JUCEのGUIを勉強しようと
2017アドベントカレンダーから
を参考にして作った。
これをちゃんと、動作するまでの紹介になります。
追記 2018-01-19:後にAudioProcessorParameterなるものがでてきたので、この情報はちょっと古いようです。
Audio-Pluginを作る
違う点として、
まず、AUやVST Pluginとして作るところからはじめました。
New Projectで Audio Plug-inを選択して始めます。
そして、
ProjucerのGUIエディタを紹介してみる
と同じように作っていきます。
まず大前提
VSTのGUI側は オーディオのコアの処理と別で
画面が消えると破棄される事を考慮すると良い。
コアの処理からUIを操作するのではなく UIの処理がコアの値をポーリングするような実装
つまり、コアに値を持つ。
コアにUIの参照は持たない。
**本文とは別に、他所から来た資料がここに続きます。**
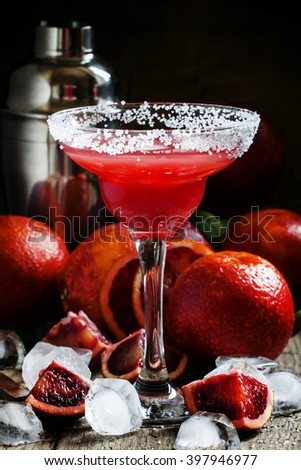 Citrus margarita cocktail with tequila, ice and blood orange juice, a glass garnished with salt, black background, selective focus - stock photo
UIからコアの参照を持つのじゃ。
値を保持する
同じものをDAWのLogicXで右上の表示から、「エディタ」を選ぶと、
ホストアプリの標準のUIになる。
ここでは、スライダーの値をs1という内部値でもつことにしました。
内部値を持つ
これを行うには、以下の作業が必要です。
内部パラメータを持つため、
enum Parameters {
s1 = 0,
totalNumParam
};
ここでは、enum名がs1で持ってます。
VSTは値をIndexで管理するので、このenumはIndexをわかりやすくする用。
enum名でなんだかわかるようにしておく。
int getNumParameters() override;
float getParameter (int parameterIndex) override;
const String getParameterName (int parameterIndex) override;
const String getParameterText (int parameterIndex) override;
void setParameter (int parameterIndex, float newValue) override;
float UserParams[totalNumParam];
これ、UserParamsにfloatで値を保持しておき、
override系は、ホストアプリが値を得るための関数群になります。
Indexアクセスですね。
float UserParams[];
は、先ほどのenumの数分配列を用意しています。
enumの最後の項目が、要素数になるといったテクニッック。
値をポーリングする
VSTが持つ内部値をUIに定期的に反映させるために
Timerコールバックを使います。
ホストアプリからスライダー変更を通知させるために
タイマーを動かして、GUIのスライダーを更新させるために使っています。
UI系の初期化時に、processor(内部処理のコアがかかれている)を渡して、表示に備えます。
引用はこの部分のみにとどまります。